Y, puestos a completar el mapa, tampoco creo que sean ajenas a la superposición de planos de discusión (teóricos y metodológicos) sus toscas descalificaciones de las matemáticas en las ciencias sociales («la economía matematiforme»), en las que parece asumir que la formalización sólo puede ocuparse de «leyes generales», como si las matemáticas estuvieran vetadas para tratar escenarios particulares, como si no pudiera abordarse con programación lineal el tráfico de una ciudad, con ecuaciones múltiples un sistema de explotación feudal de la India o con teoría de juegos una batalla militar, una disputa de vecinos o un sistema de trasplante de órganos.

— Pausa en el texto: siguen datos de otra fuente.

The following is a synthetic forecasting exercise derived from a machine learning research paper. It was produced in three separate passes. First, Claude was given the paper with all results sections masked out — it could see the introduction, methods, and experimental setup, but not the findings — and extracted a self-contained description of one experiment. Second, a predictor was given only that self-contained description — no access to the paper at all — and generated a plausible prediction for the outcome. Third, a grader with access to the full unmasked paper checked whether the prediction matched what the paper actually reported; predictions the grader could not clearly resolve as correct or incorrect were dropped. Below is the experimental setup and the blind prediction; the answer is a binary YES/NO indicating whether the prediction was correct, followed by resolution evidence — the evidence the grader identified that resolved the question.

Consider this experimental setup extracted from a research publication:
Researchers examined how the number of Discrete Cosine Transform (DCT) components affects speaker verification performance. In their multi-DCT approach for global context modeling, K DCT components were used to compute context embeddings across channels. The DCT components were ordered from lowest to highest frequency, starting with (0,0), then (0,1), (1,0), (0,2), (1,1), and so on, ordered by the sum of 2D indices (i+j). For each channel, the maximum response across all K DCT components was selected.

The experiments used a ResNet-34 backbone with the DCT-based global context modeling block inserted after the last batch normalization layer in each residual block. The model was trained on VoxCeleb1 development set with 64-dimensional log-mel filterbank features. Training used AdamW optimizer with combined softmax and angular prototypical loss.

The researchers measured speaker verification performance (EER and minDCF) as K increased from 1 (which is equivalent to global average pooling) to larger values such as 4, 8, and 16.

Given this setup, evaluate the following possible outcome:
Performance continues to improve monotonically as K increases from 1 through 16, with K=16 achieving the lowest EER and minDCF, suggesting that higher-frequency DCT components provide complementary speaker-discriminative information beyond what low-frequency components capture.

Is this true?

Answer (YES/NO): NO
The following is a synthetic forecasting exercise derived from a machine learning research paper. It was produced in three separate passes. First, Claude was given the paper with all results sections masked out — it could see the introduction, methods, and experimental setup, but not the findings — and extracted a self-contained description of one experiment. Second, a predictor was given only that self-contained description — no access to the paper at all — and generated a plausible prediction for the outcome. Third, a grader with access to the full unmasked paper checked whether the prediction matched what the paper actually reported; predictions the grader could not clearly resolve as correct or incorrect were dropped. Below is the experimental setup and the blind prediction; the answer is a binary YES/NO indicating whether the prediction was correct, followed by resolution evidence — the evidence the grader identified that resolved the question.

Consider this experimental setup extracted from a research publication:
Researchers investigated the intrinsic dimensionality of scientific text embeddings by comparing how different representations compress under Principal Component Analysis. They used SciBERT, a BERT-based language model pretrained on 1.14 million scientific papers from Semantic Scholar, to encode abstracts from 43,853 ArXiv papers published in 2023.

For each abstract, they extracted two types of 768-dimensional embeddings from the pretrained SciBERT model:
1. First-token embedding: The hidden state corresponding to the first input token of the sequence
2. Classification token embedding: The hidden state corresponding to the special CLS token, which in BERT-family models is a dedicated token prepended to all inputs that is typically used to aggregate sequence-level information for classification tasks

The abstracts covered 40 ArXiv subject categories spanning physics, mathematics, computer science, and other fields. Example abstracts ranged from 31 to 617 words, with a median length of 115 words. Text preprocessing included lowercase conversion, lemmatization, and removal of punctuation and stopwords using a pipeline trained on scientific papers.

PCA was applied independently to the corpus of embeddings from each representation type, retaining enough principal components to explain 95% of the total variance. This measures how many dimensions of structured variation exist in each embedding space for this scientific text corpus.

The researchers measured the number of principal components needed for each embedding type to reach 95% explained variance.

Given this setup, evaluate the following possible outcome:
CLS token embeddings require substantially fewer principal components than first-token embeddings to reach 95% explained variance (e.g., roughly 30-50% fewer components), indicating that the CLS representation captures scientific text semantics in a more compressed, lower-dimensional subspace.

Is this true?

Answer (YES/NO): YES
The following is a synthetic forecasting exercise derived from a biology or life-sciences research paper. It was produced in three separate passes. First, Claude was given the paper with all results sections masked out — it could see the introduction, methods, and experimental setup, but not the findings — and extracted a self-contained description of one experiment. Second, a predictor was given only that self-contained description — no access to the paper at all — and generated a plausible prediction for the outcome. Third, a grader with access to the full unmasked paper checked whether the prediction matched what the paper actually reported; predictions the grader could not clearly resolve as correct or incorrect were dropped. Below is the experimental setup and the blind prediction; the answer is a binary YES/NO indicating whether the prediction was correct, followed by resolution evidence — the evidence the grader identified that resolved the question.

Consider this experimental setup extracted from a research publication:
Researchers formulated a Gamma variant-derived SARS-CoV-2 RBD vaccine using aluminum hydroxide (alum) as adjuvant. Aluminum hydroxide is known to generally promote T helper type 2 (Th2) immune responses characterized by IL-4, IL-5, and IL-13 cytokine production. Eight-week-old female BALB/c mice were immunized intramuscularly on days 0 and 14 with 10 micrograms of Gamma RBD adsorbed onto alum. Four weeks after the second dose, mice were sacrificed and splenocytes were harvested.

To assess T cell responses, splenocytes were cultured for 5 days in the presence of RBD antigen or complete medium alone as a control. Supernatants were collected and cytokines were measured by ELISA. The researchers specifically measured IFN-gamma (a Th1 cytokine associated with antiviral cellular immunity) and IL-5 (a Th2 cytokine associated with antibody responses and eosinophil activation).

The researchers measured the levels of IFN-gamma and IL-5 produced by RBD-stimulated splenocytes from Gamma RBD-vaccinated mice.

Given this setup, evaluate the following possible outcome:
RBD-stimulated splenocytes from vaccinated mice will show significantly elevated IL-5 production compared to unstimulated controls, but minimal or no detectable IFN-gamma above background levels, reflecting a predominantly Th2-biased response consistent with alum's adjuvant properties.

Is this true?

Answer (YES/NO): NO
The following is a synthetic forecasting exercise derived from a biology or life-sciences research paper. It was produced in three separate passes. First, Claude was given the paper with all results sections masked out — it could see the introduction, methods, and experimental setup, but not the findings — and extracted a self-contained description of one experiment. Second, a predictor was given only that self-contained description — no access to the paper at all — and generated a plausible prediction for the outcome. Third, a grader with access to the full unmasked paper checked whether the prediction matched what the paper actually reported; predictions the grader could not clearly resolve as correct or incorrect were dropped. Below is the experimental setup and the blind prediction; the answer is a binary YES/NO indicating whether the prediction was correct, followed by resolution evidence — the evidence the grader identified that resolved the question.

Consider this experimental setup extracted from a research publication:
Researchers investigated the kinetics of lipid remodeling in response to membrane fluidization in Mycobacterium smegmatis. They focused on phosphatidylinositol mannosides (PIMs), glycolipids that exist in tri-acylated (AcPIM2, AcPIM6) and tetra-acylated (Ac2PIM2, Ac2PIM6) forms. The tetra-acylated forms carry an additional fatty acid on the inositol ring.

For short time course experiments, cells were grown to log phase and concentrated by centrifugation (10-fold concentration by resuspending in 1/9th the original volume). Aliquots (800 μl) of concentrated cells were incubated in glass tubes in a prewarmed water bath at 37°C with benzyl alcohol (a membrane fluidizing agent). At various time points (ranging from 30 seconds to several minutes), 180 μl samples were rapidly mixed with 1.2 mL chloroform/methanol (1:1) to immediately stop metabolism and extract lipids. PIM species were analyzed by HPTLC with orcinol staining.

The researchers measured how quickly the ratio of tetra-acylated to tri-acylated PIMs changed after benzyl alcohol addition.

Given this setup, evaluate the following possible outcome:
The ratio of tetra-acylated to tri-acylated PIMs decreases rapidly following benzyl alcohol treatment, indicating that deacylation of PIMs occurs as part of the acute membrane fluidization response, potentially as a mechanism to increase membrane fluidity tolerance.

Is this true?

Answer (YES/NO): NO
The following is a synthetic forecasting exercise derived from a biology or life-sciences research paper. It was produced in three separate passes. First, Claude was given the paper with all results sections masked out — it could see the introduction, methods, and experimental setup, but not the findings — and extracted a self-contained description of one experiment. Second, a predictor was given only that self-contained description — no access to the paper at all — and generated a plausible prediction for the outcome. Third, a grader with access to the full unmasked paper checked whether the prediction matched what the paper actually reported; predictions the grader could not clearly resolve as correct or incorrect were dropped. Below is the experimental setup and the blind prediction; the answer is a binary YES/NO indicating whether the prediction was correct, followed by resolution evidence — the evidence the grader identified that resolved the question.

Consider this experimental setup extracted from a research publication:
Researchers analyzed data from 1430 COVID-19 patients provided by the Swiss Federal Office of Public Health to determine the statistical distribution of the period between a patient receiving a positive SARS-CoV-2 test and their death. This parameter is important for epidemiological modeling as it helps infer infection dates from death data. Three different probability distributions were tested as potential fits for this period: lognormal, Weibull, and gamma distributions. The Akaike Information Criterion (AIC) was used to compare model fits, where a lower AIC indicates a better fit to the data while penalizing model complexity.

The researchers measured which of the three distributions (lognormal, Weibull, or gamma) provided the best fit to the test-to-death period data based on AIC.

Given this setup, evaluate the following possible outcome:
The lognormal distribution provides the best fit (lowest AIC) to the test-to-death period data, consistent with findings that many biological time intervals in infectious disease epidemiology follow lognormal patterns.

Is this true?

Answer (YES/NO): NO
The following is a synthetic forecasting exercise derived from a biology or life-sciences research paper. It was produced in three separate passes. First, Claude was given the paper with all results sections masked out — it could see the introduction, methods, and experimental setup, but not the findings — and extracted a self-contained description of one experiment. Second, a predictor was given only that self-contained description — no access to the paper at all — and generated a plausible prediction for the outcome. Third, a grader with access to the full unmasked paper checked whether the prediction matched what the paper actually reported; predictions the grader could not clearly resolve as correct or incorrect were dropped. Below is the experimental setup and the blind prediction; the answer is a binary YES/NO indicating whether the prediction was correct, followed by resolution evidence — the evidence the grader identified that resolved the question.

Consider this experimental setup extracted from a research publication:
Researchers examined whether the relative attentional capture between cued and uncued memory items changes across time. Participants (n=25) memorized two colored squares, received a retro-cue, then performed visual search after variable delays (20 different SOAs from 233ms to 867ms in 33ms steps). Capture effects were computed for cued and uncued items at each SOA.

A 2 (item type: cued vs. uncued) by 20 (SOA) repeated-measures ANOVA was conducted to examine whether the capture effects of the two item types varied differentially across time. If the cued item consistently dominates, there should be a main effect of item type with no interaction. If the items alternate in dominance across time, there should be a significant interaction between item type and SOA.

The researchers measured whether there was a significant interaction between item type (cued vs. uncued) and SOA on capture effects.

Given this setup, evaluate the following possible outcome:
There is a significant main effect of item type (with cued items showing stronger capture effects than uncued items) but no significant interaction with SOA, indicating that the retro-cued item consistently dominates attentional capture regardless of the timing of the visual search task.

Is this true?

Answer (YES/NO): NO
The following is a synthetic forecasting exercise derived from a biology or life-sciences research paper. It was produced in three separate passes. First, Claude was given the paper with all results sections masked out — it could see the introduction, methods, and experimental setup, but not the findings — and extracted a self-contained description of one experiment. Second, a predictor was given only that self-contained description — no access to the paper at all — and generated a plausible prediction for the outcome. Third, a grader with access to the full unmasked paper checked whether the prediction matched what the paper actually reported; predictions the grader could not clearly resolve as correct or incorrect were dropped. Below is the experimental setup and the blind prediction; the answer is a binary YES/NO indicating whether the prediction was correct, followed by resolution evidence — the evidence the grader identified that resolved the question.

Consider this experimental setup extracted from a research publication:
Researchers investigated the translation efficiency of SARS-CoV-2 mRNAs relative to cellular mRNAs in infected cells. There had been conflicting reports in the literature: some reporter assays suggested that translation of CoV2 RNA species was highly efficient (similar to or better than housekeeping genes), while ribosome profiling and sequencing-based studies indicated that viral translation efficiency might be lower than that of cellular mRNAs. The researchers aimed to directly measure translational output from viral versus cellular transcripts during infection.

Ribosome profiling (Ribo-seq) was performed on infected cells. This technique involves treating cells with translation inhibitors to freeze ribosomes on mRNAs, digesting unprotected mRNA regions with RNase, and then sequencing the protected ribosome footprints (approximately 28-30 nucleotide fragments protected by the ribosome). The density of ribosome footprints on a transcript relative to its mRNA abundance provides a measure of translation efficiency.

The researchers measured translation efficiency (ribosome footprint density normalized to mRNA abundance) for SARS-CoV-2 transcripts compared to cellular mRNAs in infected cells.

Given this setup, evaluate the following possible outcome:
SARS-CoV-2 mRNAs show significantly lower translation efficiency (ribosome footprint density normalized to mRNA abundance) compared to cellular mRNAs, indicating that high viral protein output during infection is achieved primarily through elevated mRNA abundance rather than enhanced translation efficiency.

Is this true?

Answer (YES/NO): NO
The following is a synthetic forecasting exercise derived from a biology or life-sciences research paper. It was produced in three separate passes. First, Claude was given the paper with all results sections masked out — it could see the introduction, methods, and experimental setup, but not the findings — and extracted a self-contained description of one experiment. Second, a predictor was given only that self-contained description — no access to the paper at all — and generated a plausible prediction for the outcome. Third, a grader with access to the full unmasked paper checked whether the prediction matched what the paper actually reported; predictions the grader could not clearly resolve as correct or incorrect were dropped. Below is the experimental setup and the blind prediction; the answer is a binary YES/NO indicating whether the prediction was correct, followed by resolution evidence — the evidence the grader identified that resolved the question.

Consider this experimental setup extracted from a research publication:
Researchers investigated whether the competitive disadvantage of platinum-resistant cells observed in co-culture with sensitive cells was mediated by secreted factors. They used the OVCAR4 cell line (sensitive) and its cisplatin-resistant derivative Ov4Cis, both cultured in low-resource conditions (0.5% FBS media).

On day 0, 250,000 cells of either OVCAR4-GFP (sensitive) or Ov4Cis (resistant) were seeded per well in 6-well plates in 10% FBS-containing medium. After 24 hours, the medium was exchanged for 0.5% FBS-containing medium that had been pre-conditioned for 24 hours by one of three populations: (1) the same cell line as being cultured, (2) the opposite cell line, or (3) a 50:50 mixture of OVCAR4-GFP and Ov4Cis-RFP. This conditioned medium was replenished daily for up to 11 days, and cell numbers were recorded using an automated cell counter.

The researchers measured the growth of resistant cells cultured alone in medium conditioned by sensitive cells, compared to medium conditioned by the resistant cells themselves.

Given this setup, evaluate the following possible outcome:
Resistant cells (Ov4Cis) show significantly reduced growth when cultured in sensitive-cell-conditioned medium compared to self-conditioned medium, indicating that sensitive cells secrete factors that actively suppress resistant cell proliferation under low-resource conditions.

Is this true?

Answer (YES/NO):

Un supuesto completamente injustificado, aunque perfectamente compatible con la extendida confusión –ya presente en Hegel? entre lo abstracto y lo vago, de la que Rendueles parece participar, por ejemplo, cuando sostiene que «las disciplinas más metafísicas son con mucha diferencia aquellas empeñadas en el formalismo». Es exactamente al revés: para formalizar hay que definir, hay que precisar entidades, propiedades y relaciones. La abstracción, condición de posibilidad de la formalización, es siempre precisa: la afirmación «la mesa mide cinco metros» o la definición de «perro» son mucho más precisas (y abstractas) que la afirmación «la mesa es grande» o la (imposible) definición de «Buster» (un perro concreto).